Ein Mangel dieser Art liegt vor, wenn aus der erforderlichen Erklärung nicht ersichtlich ist, ob sich der Einspruch gegen den gesamten Gegenstand des Patents oder nur gegen einen Teil davon richtet, also ob er gegen die gesamten Patentansprüche oder nur gegen einen Anspruch oder nur einen Teil davon, z. B. eine Alternative oder ein Ausführungsbeispiel, gerichtet ist.
iv)In der Einspruchsschrift fehlt eine Erklärung darüber, auf welche Einspruchsgründe der Einspruch gestützt wird.
Eine Einspruchsschrift ist mit einem Mangel dieser Art behaftet, wenn darin nicht mindestens einer der in Art. 100 genannten Einspruchsgründe (siehe D‑III, 5) genannt ist. Wird als Einspruchsgrund mangelnde Patentierbarkeit genannt, so muss sich zumindest implizit aus der Begründung ergeben, welche der Voraussetzungen für die Patentierbarkeit (Art. 52 bis Art. 57) als nicht erfüllt angesehen werden.
v)Die Einspruchsschrift ist nicht ausreichend substanziiert.
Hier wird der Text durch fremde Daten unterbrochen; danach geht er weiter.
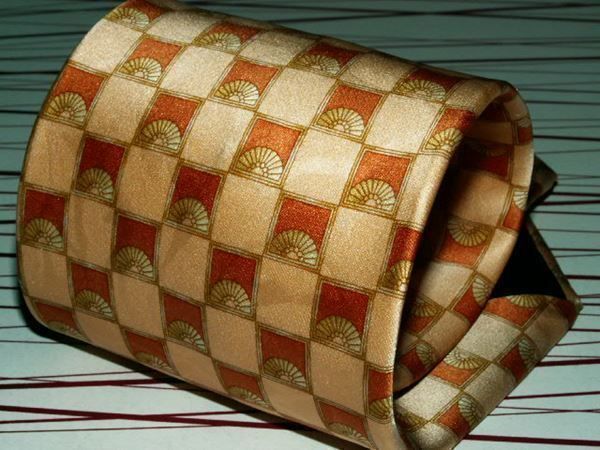 Lanvin Krawatten: LANVIN cravate en soie / seiden Krawatte – Gebraucht aus Cossonay-ville von Super-Price-Quality 2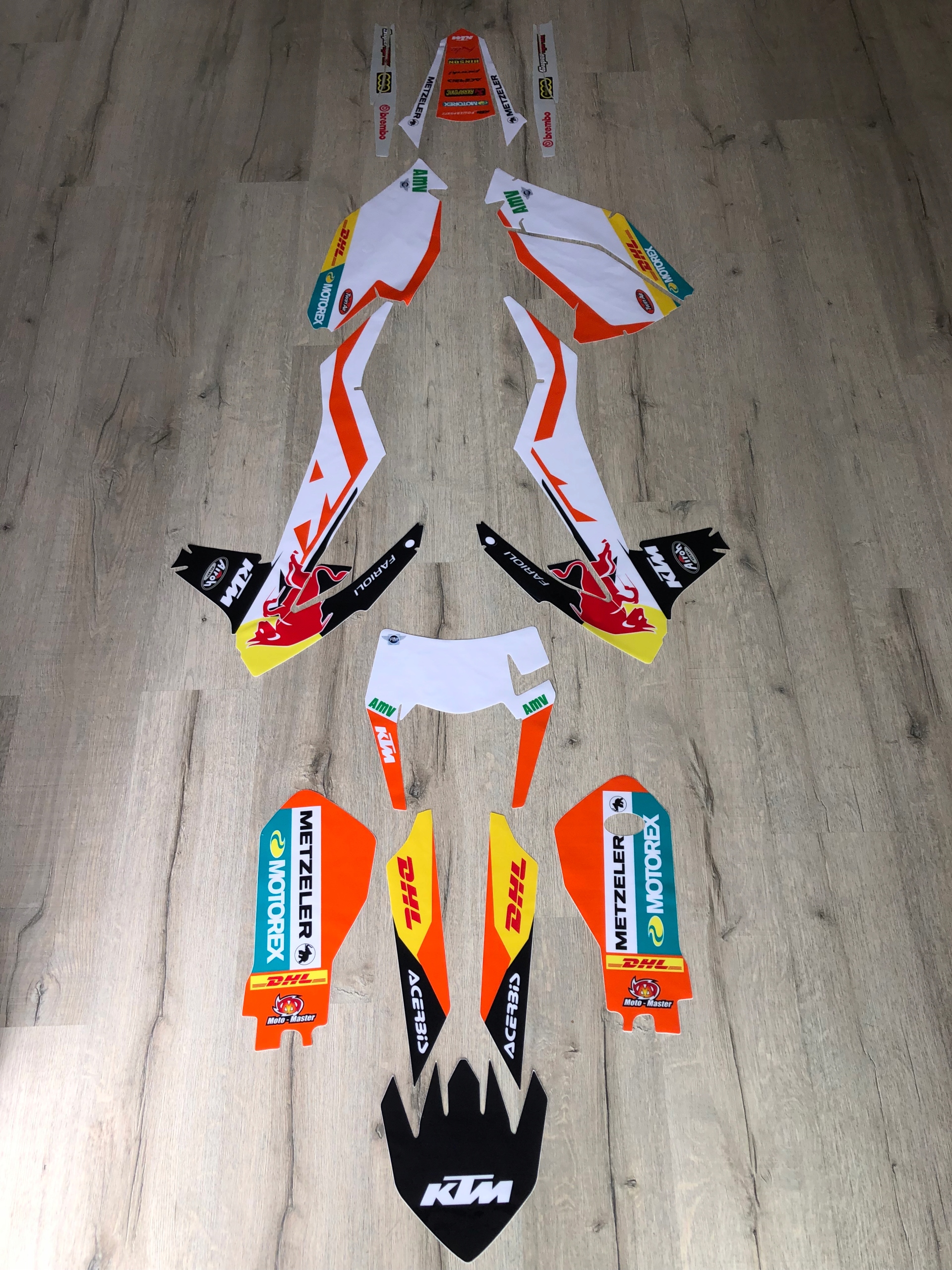 Ktm Exc EXC-f 17-19 dyha J.Garcia Cubamoto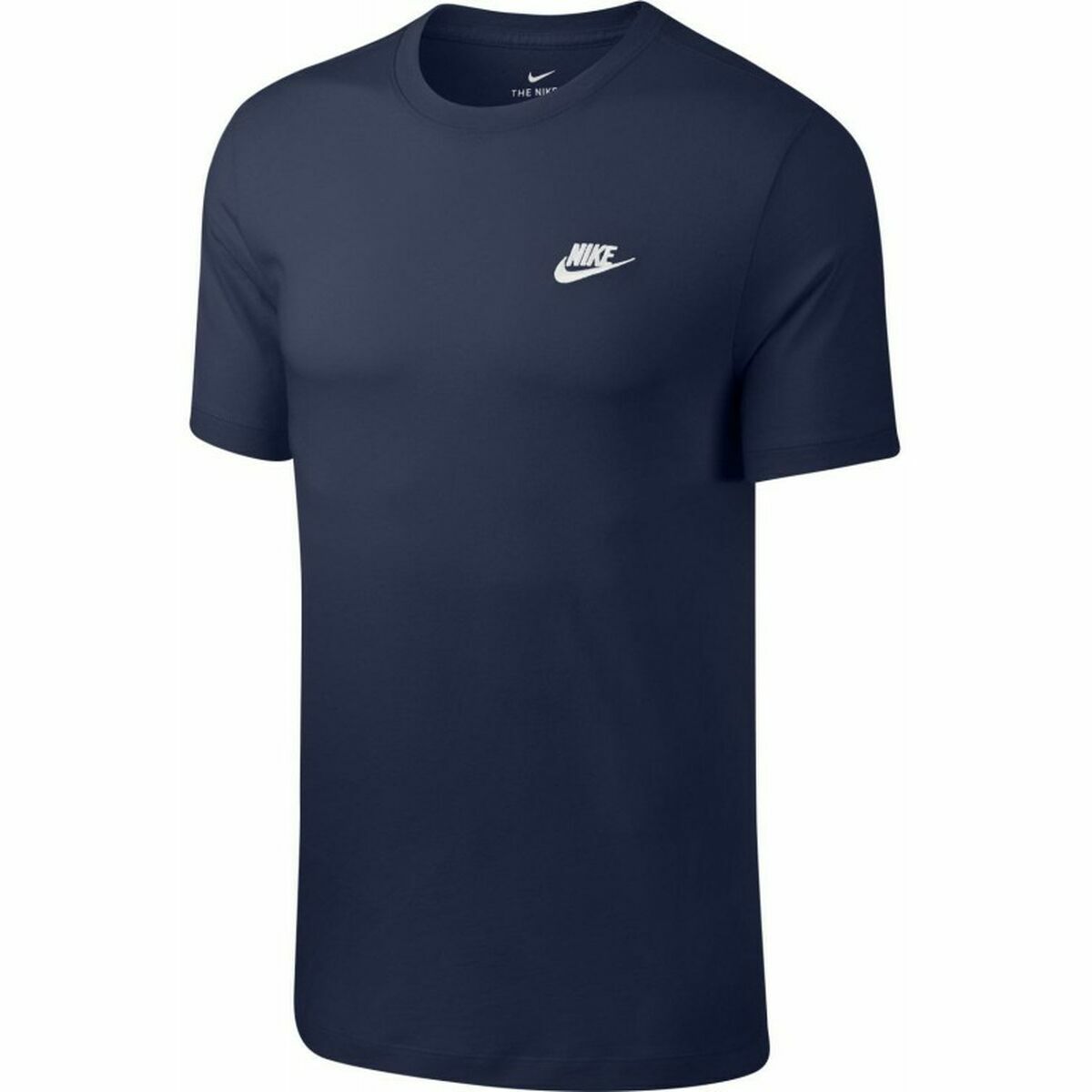 Heren T-shirt met korte mouw Nike AR4997-410 Navy (donkerblauw)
Nach Regel 76 (2) c) muss die Einspruchsschrift eine Erklärung darüber enthalten, in welchem Umfang gegen das europäische Patent Einspruch eingelegt und auf welche Einspruchsgründe der Einspruch gestützt wird, sowie die Angabe der zur Begründung vorgebrachten Tatsachen und Beweismittel.
Aus dem Wortlaut der Regel 76 (2) c) geht deutlich hervor, dass es zwischen den Einspruchsgründen, d. h. der Rechtsgrundlage für den Widerruf des Patents (z. B. Art. 100 a)), und den zur Begründung vorgebrachten Tatsachen und Beweismitteln zu unterscheiden gilt. Wenn die Tatsachen und Beweismittel fehlen oder so vage sind, dass sie kein angemessenes Verständnis des Falles ermöglichen, gilt der Einspruch als Ausdruck einer bloßen Behauptung, die nicht für die Zulässigkeit des Einspruchs ausreicht.
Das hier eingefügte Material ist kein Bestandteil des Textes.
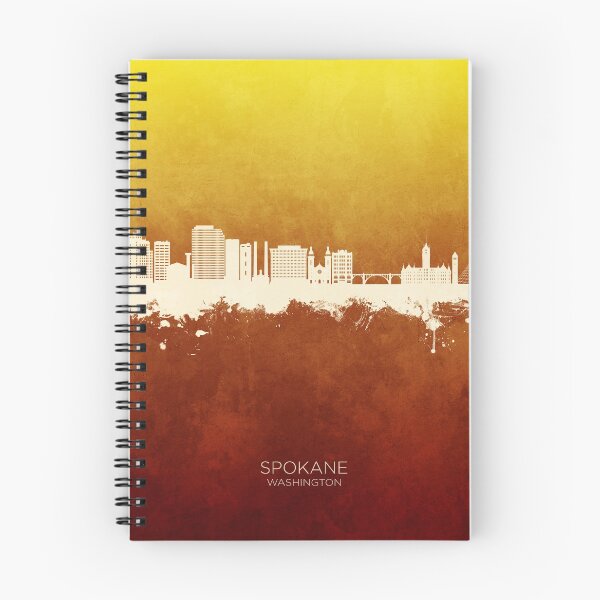 Item preview, Spokane Washington Skyline designed and sold by ArtPrints.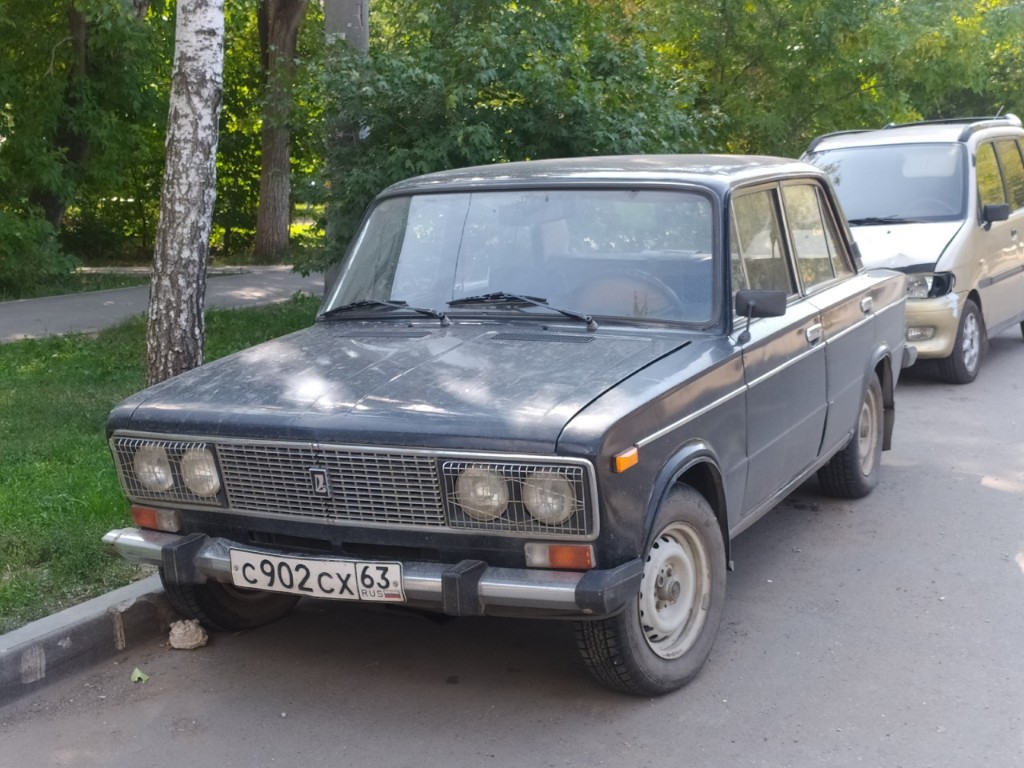Самарская область, № С 902 СХ 63 — ВАЗ-21063 Жигули '77-94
Deshalb muss der Einsprechende seine Einspruchsgründe untermauern, indem er zumindest zu einem dieser Gründe Tatsachen und Beweismittel anführt. Der Einsprechende muss den rechtlichen und faktischen Rahmen herstellen, auf den sich der Einspruch stützt, damit überhaupt eine materiellrechtliche Prüfung stattfinden kann. Die Einspruchsabteilung und der Patentinhaber müssen folglich ohne weitere eigene Ermittlungen nachvollziehen können, worüber im betreffenden Fall zu entscheiden ist. Für die Zulässigkeit des Einspruchs ist es nicht erforderlich, dass eine endgültige Entscheidung ohne weitere Ermittlungen getroffen werden kann. Mit anderen Worten: Ob die Tatsachen, auf die ein Einsprechender seine Einspruchsbegründung stützt, bewiesen sind oder bewiesen werden können, ist eine Frage der materiellrechtlichen Prüfung und nicht der Zulässigkeit des Einspruchs.
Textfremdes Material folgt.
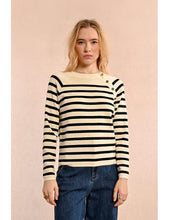 Load image into Gallery viewer, 1580 - Stripe Sailor Sweater- Molly Bracken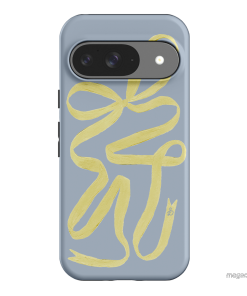 Sorbet Ribbon Printed Phone Cases Google Pixel 9 / Armoured by Jasmine Dowling - The Dairy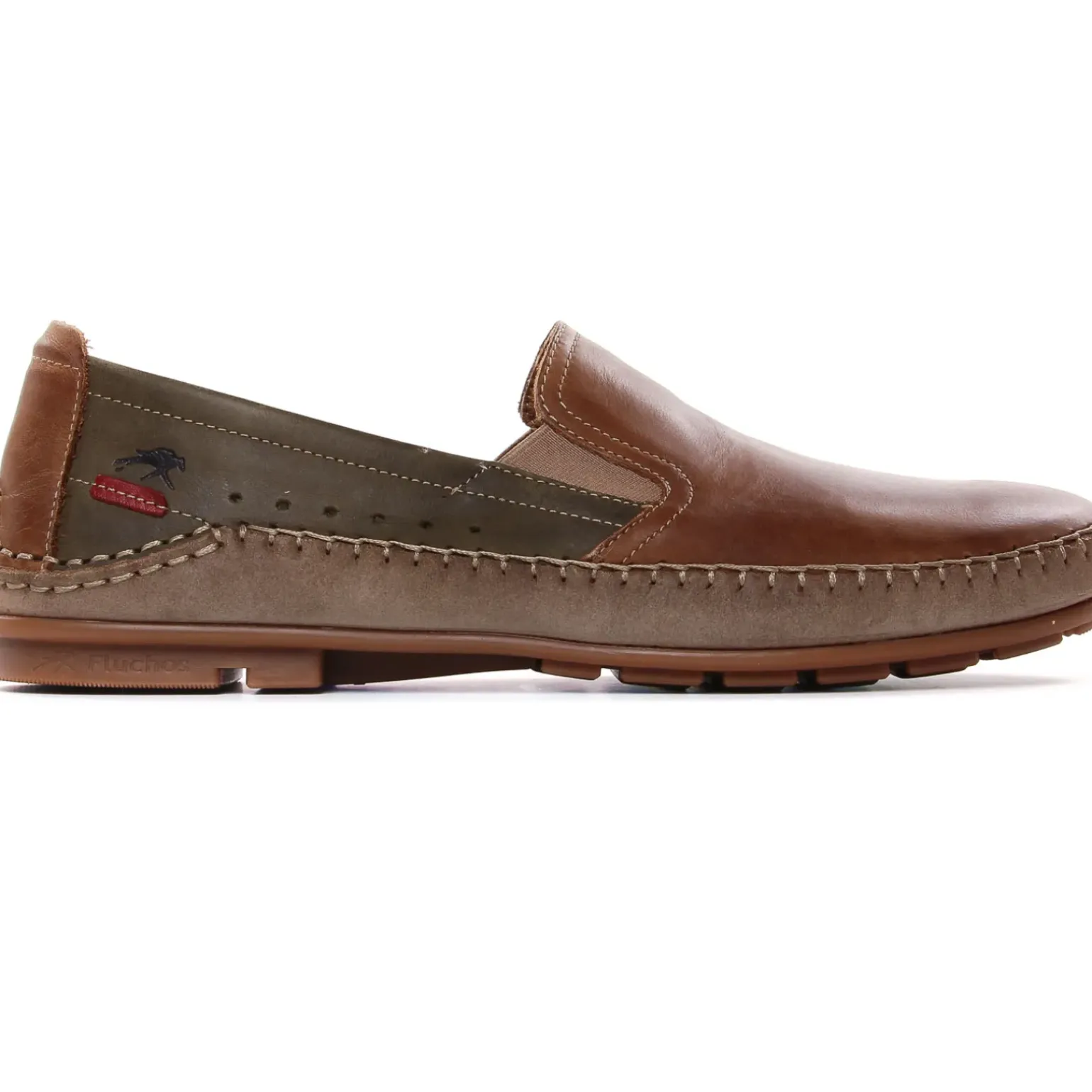 Mocassins Fluchos F1178 Cuero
Im Falle der Geltendmachung einer Vorbenutzung oder einer mündlichen Offenbarung vor dem Anmeldetag oder Prioritätstag sind Angaben zu den Tatsachen und Beweismitteln zu machen, die der Einspruchsabteilung die Feststellung erlauben,
a)wann die geltend gemachte Benutzung stattfand ("wann"),
b)was benutzt worden ist ("was")
c)und unter welchen Umständen ("wo, wie, durch wen") (G‑IV, 7.2 und G-IV, 7.3).
Sind bei Vorliegen mehrerer Einspruchsgründe die Tatsachen und Beweismittel für einen Einspruchsgrund ausreichend angegeben, so ist der Einspruch zulässig, auch wenn für die anderen Einspruchsgründe die Tatsachen und Beweismittel gegebenenfalls verspätet vorgebracht wurden. Derartige verspätete Tatsachen und Beweismittel werden in diesem Fall entsprechend E‑VI, 2 behandelt. Wegen der langen Einspruchsfrist (neun Monate) wird jedoch zur Straffung des Einspruchsverfahrens empfohlen, dass so bald wie möglich ein Exemplar der in der Einspruchsschrift angegebenen schriftlichen Beweismittel vorgelegt wird, idealerweise mit der Einspruchsschrift.
Andernfalls wird der Einsprechende, sofern sein Einspruch zulässig ist, aufgefordert, dies sobald wie möglich, in der Regel innerhalb einer Frist von zwei Monaten, nachzuholen. Werden die angeforderten Unterlagen weder beigefügt noch fristgerecht nachgereicht, so braucht die Einspruchsabteilung das darauf gestützte Vorbringen nicht zu berücksichtigen. (Zu verspätet vorgebrachten Tatsachen oder Beweismitteln sowie in einem fortgeschrittenen Stadium vorgebrachten Argumenten siehe E‑VI, 2).
Für die Frage der Zulässigkeit eines Einspruchs ist es unerheblich, ob und inwieweit die rechtzeitig vorgebrachten Tatsachen und Beweismittel auch tatsächlich den Widerruf des angegriffenen europäischen Patents oder seine Aufrechterhaltung in geändertem Umfang rechtfertigen. So kann ein nicht überzeugender Einspruchsgrund substanziiert worden sein (womit der Einspruch zulässig wäre), während andererseits ein mangelhaftes Vorbringen als unzulässig verworfen werden kann, das bei richtiger Formulierung hätte zum Erfolg führen können (siehe auch T 222/85).
Die Substanziierung der Einspruchsgründe ist also klar zu unterscheiden von der eigentlichen Beweiswürdigung, die Teil der Prüfung der sachlichen Begründetheit des Einspruchs ist. Vorbehaltlich der Zulässigkeit des Einspruchs ist diese Bewertung von der Einspruchsabteilung nach dem geltenden Maßstab bei der Beweiswürdigung vorzunehmen (G‑IV, 7.5.2).
vi)Der Einspruch lässt die Person, die Einspruch einlegt, nicht zweifelsfrei erkennen (Art. 99 (1) und Regel 76 (2) a)).